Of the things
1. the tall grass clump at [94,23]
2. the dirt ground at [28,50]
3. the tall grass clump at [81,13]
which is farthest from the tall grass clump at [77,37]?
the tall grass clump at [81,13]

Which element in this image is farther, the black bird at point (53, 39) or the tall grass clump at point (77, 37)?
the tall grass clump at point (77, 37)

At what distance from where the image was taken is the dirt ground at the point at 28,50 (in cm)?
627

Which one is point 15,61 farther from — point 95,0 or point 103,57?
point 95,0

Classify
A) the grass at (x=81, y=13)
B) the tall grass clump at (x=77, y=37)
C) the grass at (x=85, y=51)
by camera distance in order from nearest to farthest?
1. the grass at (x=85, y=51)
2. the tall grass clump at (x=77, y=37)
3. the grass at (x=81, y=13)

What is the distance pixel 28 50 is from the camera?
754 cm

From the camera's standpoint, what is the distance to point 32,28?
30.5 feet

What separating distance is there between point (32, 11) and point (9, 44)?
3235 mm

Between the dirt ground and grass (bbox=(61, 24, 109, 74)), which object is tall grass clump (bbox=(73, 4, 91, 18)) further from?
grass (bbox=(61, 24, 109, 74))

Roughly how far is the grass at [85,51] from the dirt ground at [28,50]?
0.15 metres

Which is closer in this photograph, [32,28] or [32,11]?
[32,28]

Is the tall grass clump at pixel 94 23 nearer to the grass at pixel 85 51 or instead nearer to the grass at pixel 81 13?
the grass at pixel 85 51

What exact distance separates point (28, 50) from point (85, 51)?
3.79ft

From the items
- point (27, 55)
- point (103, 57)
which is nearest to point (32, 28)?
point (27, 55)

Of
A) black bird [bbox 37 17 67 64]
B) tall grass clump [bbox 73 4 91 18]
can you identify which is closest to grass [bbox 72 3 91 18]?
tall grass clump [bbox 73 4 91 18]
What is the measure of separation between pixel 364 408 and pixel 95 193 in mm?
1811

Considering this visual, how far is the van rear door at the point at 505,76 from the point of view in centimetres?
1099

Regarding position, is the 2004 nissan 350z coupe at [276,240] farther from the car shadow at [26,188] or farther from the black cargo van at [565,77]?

WRITTEN TASK:
Copy the listing above word for word, from its first line to its last.

TASK RESPONSE:
Of the things
1. the tall grass clump at [94,23]
2. the dirt ground at [28,50]
3. the tall grass clump at [81,13]
which is farthest from the tall grass clump at [77,37]?
the tall grass clump at [81,13]

Which element in this image is farther, the black bird at point (53, 39) or the tall grass clump at point (77, 37)?
the tall grass clump at point (77, 37)

At what distance from where the image was taken is the dirt ground at the point at 28,50 (in cm)?
627

Which one is point 15,61 farther from — point 95,0 or point 103,57?
point 95,0

Classify
A) the grass at (x=81, y=13)
B) the tall grass clump at (x=77, y=37)
C) the grass at (x=85, y=51)
by camera distance in order from nearest to farthest?
1. the grass at (x=85, y=51)
2. the tall grass clump at (x=77, y=37)
3. the grass at (x=81, y=13)

What is the distance pixel 28 50 is from the camera?
754 cm

From the camera's standpoint, what is the distance to point 32,28?
30.5 feet

What separating distance is there between point (32, 11) and point (9, 44)?
3235 mm

Between the dirt ground and grass (bbox=(61, 24, 109, 74)), which object is tall grass clump (bbox=(73, 4, 91, 18)) further from?
grass (bbox=(61, 24, 109, 74))

Roughly how far is the grass at [85,51] from the dirt ground at [28,50]?
0.15 metres

Which is closer in this photograph, [32,28] or [32,11]?
[32,28]

Is the tall grass clump at pixel 94 23 nearer to the grass at pixel 85 51 or instead nearer to the grass at pixel 81 13?
the grass at pixel 85 51

What exact distance separates point (28, 50) from point (85, 51)?
3.79ft

From the items
- point (27, 55)
- point (103, 57)
which is nearest to point (32, 28)?
point (27, 55)

Of
A) black bird [bbox 37 17 67 64]
B) tall grass clump [bbox 73 4 91 18]
can you identify which is closest to grass [bbox 72 3 91 18]?
tall grass clump [bbox 73 4 91 18]
What is the measure of separation between pixel 364 408 and pixel 95 193 in mm?
1811

Considering this visual, how far is the van rear door at the point at 505,76 from the point of view in centimetres?
1099

Regarding position, is the 2004 nissan 350z coupe at [276,240] farther from the car shadow at [26,188] or farther from the black cargo van at [565,77]?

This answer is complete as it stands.